Do your first person shooters seem a little sluggish? Are the graphics just not realistic enough? Does the paint job on your gaming box leave you, maybe, wanting more?
Dell has the solution for you, in the form of its high-end, limited edition XPS 600 Renegade system built around a lot of fast hardware and the Ageia PhysX processor. Dell showed the system at 2006’s CES show earlier this year, and is now taking orders from gamers who must have the latest and greatest, and for whom price is no object: Dell XPS 600 Renegade pricing starts at $9,930, but we’re assured that does include the black-and-orange flames custom paint job by Killer Paint‘s Mike Lavallee.

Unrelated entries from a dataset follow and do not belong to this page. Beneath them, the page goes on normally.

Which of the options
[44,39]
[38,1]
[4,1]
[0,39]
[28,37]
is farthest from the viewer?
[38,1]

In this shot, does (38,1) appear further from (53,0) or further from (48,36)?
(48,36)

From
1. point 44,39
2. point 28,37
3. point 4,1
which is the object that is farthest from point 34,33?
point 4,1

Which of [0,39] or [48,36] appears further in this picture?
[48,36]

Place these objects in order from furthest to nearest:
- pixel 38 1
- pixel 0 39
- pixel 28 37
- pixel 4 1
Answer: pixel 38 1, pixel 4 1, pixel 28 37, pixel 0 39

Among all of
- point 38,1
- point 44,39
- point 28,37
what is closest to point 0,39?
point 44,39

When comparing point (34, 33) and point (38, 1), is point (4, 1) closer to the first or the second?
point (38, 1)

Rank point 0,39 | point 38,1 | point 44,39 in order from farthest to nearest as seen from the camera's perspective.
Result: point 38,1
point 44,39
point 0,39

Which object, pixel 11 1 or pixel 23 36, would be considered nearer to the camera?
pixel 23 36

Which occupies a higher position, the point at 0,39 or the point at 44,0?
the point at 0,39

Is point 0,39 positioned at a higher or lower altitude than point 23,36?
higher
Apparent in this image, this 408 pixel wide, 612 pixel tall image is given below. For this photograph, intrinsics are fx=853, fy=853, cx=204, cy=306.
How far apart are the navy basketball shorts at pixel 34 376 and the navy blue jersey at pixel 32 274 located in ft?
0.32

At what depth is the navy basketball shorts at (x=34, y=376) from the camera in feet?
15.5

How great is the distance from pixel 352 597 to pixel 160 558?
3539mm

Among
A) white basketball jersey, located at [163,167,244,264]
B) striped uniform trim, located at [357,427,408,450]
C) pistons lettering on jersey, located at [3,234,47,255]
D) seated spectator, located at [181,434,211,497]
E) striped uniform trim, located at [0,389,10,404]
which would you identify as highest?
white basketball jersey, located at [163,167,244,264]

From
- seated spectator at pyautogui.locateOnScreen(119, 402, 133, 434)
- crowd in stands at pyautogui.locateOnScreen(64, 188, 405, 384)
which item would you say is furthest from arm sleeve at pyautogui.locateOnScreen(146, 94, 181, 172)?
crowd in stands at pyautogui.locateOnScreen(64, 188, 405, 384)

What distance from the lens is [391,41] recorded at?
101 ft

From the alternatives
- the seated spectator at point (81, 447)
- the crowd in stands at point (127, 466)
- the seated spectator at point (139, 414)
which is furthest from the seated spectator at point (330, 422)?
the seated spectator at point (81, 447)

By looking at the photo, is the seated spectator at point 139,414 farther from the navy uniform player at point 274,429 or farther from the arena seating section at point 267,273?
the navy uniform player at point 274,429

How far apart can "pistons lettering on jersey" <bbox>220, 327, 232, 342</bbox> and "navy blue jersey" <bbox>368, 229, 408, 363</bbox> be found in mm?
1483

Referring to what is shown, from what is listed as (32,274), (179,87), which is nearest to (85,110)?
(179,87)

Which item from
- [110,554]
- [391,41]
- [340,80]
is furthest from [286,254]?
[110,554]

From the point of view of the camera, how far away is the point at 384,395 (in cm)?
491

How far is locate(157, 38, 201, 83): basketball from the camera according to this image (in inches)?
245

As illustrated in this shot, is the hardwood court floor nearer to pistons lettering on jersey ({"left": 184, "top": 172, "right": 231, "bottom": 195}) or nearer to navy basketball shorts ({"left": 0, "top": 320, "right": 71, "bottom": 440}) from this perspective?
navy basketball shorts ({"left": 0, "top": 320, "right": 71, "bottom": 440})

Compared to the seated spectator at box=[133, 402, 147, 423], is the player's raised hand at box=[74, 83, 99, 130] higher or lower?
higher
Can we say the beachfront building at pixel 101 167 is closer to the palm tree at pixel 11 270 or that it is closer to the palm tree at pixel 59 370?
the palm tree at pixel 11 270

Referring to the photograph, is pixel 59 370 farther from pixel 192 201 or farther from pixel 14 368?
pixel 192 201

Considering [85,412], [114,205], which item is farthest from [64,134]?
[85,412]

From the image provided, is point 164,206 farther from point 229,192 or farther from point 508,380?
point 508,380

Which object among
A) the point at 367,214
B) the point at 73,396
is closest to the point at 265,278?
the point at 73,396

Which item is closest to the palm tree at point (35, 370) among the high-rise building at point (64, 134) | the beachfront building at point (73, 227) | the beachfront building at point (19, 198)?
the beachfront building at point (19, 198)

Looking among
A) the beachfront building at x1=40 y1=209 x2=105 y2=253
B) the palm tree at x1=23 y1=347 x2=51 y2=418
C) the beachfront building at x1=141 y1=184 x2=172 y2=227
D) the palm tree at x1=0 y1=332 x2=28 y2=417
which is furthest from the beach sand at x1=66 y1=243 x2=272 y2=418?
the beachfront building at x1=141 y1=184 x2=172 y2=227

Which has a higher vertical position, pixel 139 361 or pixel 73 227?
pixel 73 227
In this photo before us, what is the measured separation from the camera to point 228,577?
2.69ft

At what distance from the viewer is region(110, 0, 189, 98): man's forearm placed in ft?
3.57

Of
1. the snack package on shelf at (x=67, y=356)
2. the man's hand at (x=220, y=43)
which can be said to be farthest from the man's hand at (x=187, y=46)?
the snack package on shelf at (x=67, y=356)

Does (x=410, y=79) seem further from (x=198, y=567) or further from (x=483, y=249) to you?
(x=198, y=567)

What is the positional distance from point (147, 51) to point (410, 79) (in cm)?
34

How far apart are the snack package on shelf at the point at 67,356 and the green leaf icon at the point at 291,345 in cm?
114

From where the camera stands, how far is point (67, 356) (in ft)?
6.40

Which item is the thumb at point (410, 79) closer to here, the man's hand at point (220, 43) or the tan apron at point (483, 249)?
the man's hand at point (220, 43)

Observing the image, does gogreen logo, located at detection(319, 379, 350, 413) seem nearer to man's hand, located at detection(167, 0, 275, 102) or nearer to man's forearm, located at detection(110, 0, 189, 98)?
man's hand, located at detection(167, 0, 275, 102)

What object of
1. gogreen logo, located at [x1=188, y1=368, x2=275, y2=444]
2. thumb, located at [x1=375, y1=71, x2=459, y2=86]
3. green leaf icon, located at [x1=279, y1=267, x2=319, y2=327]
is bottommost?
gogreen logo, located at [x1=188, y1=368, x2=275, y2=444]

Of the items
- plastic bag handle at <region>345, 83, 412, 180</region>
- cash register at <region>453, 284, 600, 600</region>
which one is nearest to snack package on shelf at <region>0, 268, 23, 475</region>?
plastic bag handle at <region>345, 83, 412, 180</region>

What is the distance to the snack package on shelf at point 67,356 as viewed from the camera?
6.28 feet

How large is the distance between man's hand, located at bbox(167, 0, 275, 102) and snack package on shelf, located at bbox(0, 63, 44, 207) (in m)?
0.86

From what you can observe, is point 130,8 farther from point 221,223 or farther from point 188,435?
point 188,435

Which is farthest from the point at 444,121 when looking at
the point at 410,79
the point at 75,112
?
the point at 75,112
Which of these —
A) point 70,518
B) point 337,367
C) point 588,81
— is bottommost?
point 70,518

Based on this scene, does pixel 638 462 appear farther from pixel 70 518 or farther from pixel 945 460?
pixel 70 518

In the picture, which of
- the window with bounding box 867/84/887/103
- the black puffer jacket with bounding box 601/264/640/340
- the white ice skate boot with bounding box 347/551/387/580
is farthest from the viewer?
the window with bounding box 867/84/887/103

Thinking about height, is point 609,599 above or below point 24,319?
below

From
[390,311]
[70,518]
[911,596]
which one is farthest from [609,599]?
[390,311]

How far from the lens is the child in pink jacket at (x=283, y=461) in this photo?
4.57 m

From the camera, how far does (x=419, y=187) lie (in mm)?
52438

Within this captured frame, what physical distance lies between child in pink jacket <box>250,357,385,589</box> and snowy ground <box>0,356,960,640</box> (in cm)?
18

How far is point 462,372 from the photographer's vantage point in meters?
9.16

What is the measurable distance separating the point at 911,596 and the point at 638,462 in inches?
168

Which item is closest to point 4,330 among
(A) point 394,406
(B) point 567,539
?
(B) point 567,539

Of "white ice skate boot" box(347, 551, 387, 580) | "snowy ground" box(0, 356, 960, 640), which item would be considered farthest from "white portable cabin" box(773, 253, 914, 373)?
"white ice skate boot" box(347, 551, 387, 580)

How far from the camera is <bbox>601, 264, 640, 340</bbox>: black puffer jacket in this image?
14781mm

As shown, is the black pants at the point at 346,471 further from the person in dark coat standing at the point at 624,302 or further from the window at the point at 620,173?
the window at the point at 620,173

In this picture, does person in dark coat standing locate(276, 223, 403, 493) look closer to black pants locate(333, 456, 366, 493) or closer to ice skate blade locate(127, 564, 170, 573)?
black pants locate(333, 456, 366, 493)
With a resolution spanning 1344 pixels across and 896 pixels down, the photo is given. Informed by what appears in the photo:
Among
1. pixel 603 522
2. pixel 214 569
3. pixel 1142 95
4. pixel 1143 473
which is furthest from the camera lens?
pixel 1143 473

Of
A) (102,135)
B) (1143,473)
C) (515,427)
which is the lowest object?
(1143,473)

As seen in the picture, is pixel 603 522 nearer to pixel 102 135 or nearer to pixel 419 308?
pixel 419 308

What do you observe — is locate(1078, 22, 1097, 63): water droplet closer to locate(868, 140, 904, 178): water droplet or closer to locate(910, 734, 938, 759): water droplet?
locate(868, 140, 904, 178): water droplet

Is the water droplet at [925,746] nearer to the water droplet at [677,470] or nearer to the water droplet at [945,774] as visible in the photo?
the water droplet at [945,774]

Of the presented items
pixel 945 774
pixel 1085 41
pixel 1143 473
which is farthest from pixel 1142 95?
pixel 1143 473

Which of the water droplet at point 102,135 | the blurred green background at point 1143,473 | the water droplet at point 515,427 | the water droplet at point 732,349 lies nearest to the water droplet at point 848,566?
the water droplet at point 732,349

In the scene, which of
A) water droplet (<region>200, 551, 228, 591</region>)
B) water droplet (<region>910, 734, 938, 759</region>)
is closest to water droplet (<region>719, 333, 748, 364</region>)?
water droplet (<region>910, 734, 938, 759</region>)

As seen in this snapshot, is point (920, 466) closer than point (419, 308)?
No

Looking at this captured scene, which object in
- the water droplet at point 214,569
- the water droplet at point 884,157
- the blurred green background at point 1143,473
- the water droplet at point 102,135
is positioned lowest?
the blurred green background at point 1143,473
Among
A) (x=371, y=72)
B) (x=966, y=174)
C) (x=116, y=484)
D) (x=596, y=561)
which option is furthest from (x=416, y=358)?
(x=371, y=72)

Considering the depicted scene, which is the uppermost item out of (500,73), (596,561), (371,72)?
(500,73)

The XPS 600 Renegade includes a Dell 3007WFP 30-inch widescreen flat panel monitor, driven by Nvidia Quad SLI technology with four 7900 graphics processors on two controllers, with 2GB of graphics memory and the capability to run applications at resolutions of 2,560 by 1,600 pixels. The heart of the Renegade is a Pentium 965 Extreme Edition dual core processor factory overclocked up to 4.26 GHz, a Sound Blast X-Fi Fatality sound card with front-side controller, dual 160 GB 10,000 rpm Western Digital drives in a RAID 0 configuration, plus a Western Digital 400 GB 7,200 rpm hard drive, plus 2GB of dual-channel DDR2 SDRAM at 667 MHz and two DIMM slots.
Need more? The XPS 600 Renegade comes with a DVD recorder and DVD-ROM, Klipsch Pro Media 5.1 speakers or Logitech Z-5500 500 watt 5.1 digital surround speakers, Saitek Eclipse Night-Vision red keyboard, a Logitech G5 laser mouse, 2 DVI outs and 1 S-video output, 2 Firewire/1394 ports, a whopping 10 USB 2.0 ports (2 front, 6 back, 2 internal), 7.1 audio output with front-side headphone and mic jacks, gigabit Ethernet, 2 PS/2 ports, 1 serial port, 3 PCi slots, 1 PCIE x1 slot, 2 PCIE x16 slots, and numerous available drive bays. Operating system? Windows XP Professional, and Dell offers a year of email, chat, and phone support. And lets not forget that 30-inch flatscreen display.
The Ageia PhysX processor is designed to simulate dynamic motion and object interaction on a massive scale, so games can integrate support for complex characters, enormous numbers of moving objects, and more life-like environments. Games must specifically support the PhysX processor, but that support has already been announced for specific titles by NCSoft, Epic Games, Ubisoft, and Cryptic Studios.
Gamers may debate whether the whole Dell XPS 600 Renegade system is worth paying $10,000 or more, but you can bet they’re all lining up to check it out at the Game Developers Conference in San Jose.